Goal: Pick up the forum post about excuses for not exposing a spouse's affair and continue it from its last line.

Text provided:
━━━━━━━━
Excellent stuff. So much of it I will have to steal and keep in a file to read when I need it or when I doubt myself.

Serenity I love that post...Dday did I read that right? Another baby on the way! Wow! smile

I waited way too long and used every excuse in the book:

*My kids' lives will be turned upside down

*If I expose to his friends he will hate me and be gone for good

*If I expose at work (ow was coworker and they had apparently been 'warned' for 'collaborating too closely' considering both were married and she was a subordinate) H will lose his job and stay-at-home mom ME will have no money to support herself, will lose the house, etc etc

*If I tell family members they will turn
against him and make it hard to ever get back together (sadly I waited seven months after he moved out the second time, which was 18 months from when the A-bomb dropped, to tell anyone besides my parents and siblings~so hard to live life with such a big secret!)

*If I am nice enough, if I am loving enough, if I am 'good' enough he will see the error of his ways. I can't force him to choose because what if he doesn't choose me?
━━━━━━━━
Stored rows:
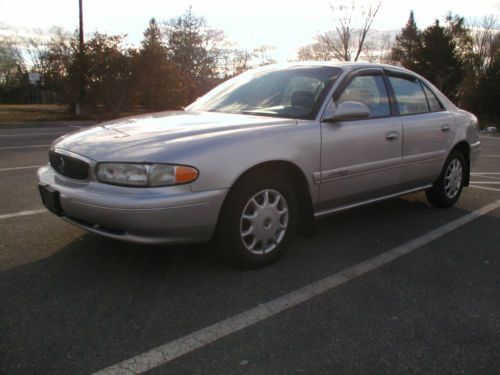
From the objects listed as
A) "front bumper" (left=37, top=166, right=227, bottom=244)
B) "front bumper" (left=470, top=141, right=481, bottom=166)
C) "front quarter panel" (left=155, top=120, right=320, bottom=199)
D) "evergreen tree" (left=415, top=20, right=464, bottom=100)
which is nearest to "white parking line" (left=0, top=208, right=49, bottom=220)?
"front bumper" (left=37, top=166, right=227, bottom=244)

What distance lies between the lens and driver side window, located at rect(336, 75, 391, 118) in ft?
13.0

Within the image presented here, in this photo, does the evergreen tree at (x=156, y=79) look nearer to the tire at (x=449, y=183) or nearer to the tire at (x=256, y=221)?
the tire at (x=449, y=183)

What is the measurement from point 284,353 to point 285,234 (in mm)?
1234

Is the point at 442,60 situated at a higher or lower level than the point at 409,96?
higher

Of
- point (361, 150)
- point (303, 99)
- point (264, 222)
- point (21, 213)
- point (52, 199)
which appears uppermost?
point (303, 99)

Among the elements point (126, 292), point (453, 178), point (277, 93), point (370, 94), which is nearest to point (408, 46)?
point (453, 178)

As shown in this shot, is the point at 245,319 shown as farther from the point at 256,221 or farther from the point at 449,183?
the point at 449,183

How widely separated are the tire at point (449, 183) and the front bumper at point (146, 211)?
9.78ft

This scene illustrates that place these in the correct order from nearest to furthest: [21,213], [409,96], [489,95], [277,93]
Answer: [277,93]
[21,213]
[409,96]
[489,95]

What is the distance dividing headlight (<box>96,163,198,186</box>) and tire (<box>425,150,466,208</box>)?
318 cm

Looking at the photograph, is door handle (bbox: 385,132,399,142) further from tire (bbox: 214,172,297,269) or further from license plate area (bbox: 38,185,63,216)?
license plate area (bbox: 38,185,63,216)

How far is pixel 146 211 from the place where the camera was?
273 centimetres

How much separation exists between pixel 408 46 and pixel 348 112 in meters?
54.2

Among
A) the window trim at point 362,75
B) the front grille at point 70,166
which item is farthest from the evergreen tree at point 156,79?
the front grille at point 70,166
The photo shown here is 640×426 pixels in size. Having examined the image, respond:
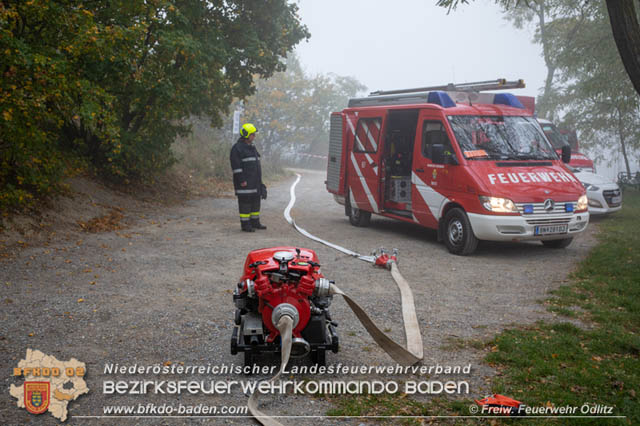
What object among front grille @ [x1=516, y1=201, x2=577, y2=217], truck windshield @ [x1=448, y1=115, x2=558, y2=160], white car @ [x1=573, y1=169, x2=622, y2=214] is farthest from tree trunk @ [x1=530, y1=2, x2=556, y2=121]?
front grille @ [x1=516, y1=201, x2=577, y2=217]

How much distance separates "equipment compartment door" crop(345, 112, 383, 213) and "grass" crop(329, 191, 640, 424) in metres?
5.17

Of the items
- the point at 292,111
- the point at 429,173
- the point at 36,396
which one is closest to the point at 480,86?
the point at 429,173

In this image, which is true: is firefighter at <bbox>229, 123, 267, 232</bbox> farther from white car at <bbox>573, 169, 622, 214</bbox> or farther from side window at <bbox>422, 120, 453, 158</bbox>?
white car at <bbox>573, 169, 622, 214</bbox>

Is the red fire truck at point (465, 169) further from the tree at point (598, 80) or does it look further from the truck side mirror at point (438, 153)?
the tree at point (598, 80)

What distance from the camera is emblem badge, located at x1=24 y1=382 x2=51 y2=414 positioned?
3.73 meters

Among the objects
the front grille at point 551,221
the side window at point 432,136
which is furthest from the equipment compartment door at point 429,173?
the front grille at point 551,221

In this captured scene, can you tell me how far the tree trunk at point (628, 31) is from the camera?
26.1 ft

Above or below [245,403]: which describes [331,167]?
above

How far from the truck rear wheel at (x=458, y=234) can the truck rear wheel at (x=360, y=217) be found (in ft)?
10.5

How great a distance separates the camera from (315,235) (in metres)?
11.4

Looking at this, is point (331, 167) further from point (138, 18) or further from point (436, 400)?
point (436, 400)

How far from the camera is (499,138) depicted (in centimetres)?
991

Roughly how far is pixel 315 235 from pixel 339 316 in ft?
18.3

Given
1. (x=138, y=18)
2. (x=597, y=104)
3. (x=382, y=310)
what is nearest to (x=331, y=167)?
(x=138, y=18)
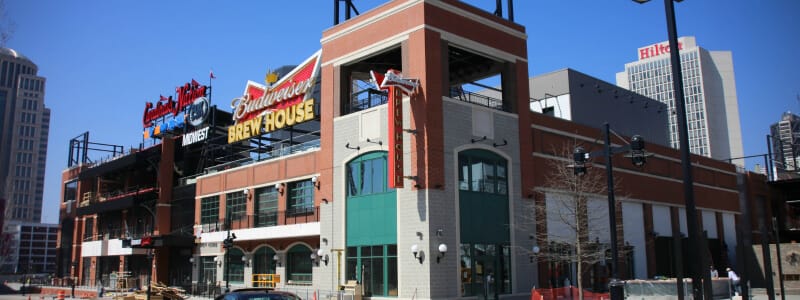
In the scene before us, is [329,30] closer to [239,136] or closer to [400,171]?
[400,171]

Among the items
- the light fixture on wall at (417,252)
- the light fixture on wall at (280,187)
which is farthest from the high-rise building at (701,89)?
the light fixture on wall at (417,252)

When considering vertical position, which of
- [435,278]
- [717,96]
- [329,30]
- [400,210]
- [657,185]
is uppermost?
[717,96]

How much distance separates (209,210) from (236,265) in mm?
5718

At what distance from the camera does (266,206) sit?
43.6 meters

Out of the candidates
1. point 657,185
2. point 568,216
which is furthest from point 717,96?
point 568,216

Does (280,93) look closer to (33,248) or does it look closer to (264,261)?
(264,261)

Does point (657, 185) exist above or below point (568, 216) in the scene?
above

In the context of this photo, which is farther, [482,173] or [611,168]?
[482,173]

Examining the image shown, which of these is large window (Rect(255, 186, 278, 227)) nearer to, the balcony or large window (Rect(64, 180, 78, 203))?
the balcony

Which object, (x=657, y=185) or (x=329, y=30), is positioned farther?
(x=657, y=185)

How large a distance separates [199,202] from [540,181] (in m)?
26.7

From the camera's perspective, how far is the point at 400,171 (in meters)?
30.8

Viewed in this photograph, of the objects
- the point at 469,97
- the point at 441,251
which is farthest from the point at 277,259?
the point at 469,97

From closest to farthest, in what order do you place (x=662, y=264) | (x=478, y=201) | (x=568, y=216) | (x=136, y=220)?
(x=478, y=201) < (x=568, y=216) < (x=662, y=264) < (x=136, y=220)
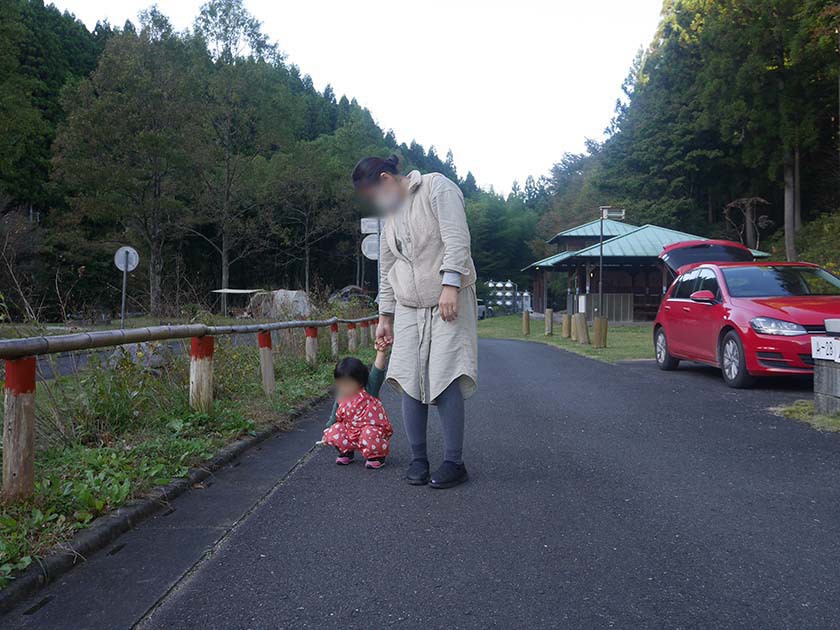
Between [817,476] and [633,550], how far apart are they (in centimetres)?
━━━━━━━━
The reply:
I would give a lot to be able to go back in time to the day I found him in the hotel room with her. If I could I would turn around, walk out, drive the 5 hours back home (yep I was snooping, got intel, then drove from KC to STL to bust him on a 'business trip' cause I am crazy like that). I would have filed immediately and not let him back in the house unless he brought the law with him and made me let him in. You get the idea, I would have done almost everything differently. But water is under the bridge so no point dwelling.

If you are just getting into this or are fairly new, don't do what I did!!!! Set them free for real, not as an agenda to win them back. And if you have been around as long as me, it's never too late to change for yourself, even if you don't reconcile.

And yes it feels good to be able to breathe again and to walk without hearing the crunch of eggshells...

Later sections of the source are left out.